[Problem details]: Output verbatim the lines from the one containing "What distance intervenes" through the end of the records, omitting the pictures.

(Spatial question records)
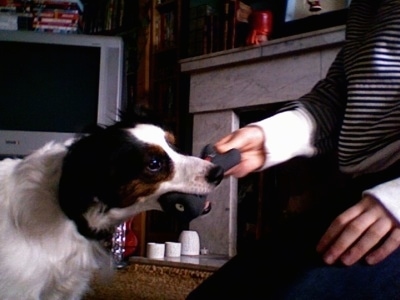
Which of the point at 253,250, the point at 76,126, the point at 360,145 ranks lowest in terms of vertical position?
the point at 76,126

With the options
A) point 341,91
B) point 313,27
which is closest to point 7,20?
point 313,27

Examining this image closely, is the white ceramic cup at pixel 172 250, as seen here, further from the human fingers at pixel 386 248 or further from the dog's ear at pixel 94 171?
the human fingers at pixel 386 248

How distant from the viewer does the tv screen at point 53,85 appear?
2.44m

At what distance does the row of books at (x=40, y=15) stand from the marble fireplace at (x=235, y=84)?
737mm

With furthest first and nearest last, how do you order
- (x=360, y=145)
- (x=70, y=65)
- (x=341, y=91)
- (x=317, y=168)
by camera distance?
(x=70, y=65) → (x=317, y=168) → (x=341, y=91) → (x=360, y=145)

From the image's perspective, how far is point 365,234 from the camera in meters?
0.62

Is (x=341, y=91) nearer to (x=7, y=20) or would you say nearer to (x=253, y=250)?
(x=253, y=250)

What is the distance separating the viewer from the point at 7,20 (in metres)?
2.95

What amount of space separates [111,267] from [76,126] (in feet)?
3.63

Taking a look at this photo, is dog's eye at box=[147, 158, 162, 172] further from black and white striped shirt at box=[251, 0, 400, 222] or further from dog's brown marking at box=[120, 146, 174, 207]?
black and white striped shirt at box=[251, 0, 400, 222]

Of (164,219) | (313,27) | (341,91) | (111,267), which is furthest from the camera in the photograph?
(164,219)

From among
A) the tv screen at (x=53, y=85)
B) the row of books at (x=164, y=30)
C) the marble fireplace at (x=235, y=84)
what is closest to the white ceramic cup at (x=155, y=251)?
the marble fireplace at (x=235, y=84)

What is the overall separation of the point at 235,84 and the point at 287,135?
173 cm

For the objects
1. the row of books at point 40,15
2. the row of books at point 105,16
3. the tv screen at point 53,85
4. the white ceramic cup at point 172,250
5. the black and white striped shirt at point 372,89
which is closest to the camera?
the black and white striped shirt at point 372,89
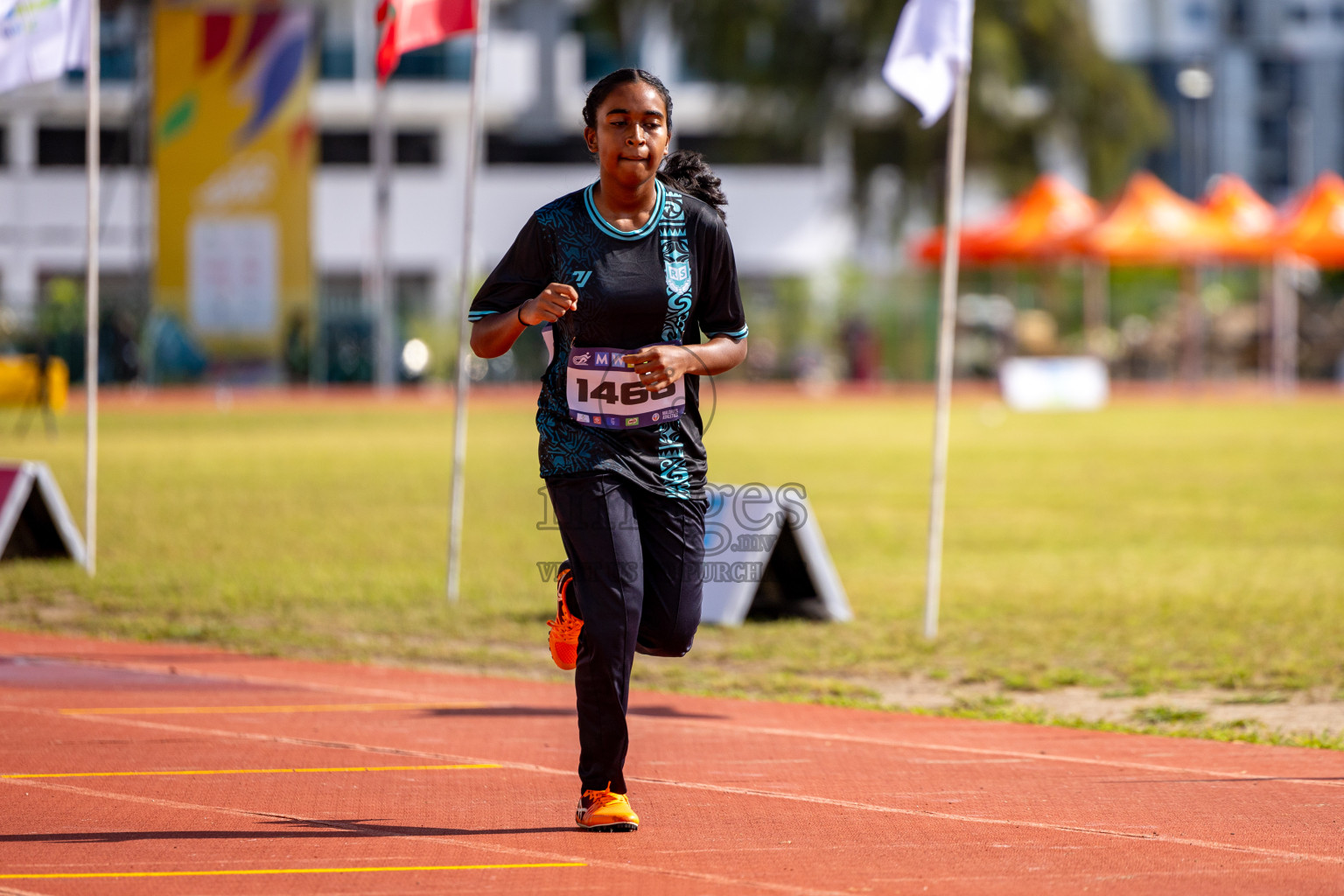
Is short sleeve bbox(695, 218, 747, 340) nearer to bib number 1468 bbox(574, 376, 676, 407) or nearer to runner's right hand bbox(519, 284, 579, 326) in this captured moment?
bib number 1468 bbox(574, 376, 676, 407)

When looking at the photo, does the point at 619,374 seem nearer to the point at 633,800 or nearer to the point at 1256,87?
the point at 633,800

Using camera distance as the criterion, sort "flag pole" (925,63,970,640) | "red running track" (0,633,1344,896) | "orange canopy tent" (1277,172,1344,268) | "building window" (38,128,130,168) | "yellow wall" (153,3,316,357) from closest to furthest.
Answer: "red running track" (0,633,1344,896), "flag pole" (925,63,970,640), "yellow wall" (153,3,316,357), "orange canopy tent" (1277,172,1344,268), "building window" (38,128,130,168)

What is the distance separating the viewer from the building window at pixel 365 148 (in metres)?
56.3

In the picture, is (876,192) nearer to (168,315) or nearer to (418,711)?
(168,315)

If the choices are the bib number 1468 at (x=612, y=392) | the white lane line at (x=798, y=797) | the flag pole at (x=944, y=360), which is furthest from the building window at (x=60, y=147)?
the bib number 1468 at (x=612, y=392)

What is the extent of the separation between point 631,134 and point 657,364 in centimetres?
68

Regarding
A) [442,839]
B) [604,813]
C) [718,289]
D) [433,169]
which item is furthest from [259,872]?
[433,169]

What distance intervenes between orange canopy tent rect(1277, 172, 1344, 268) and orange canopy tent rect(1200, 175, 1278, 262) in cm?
34

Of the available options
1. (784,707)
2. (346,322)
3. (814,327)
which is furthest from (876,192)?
(784,707)

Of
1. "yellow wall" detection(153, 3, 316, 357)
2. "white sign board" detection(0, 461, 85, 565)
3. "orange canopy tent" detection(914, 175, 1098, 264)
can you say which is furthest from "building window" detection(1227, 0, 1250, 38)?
"white sign board" detection(0, 461, 85, 565)

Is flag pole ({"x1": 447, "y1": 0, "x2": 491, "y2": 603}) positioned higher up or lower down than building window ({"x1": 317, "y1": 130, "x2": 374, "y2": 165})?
lower down

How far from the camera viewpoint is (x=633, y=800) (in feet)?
19.4

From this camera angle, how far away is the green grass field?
924cm

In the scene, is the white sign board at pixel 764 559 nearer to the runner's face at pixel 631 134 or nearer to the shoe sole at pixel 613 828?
the shoe sole at pixel 613 828
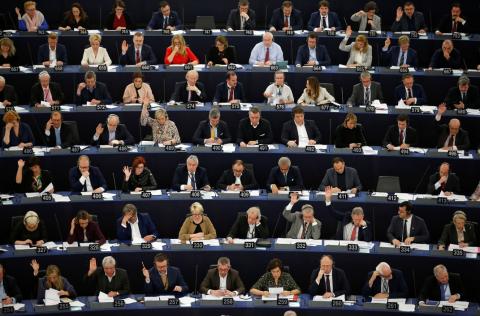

[Final answer]:
What distance intervenes between orange canopy tent rect(1277, 172, 1344, 268) and orange canopy tent rect(1200, 175, 1278, 262) in cm?
34

Of the available options
1. (784,707)
2. (346,322)
3. (814,327)
which is furthest from (876,192)?
(784,707)

Of
1. "yellow wall" detection(153, 3, 316, 357)
2. "white sign board" detection(0, 461, 85, 565)
3. "orange canopy tent" detection(914, 175, 1098, 264)
can you say which is furthest from "building window" detection(1227, 0, 1250, 38)?
"white sign board" detection(0, 461, 85, 565)

Is flag pole ({"x1": 447, "y1": 0, "x2": 491, "y2": 603}) positioned higher up or lower down than building window ({"x1": 317, "y1": 130, "x2": 374, "y2": 165})?
lower down

How far from the camera viewpoint is (x=633, y=800) (in feet)?
19.4

From this camera angle, how far away is the green grass field?
924cm

In the scene, is the white sign board at pixel 764 559 nearer to the runner's face at pixel 631 134 or nearer to the shoe sole at pixel 613 828?
the shoe sole at pixel 613 828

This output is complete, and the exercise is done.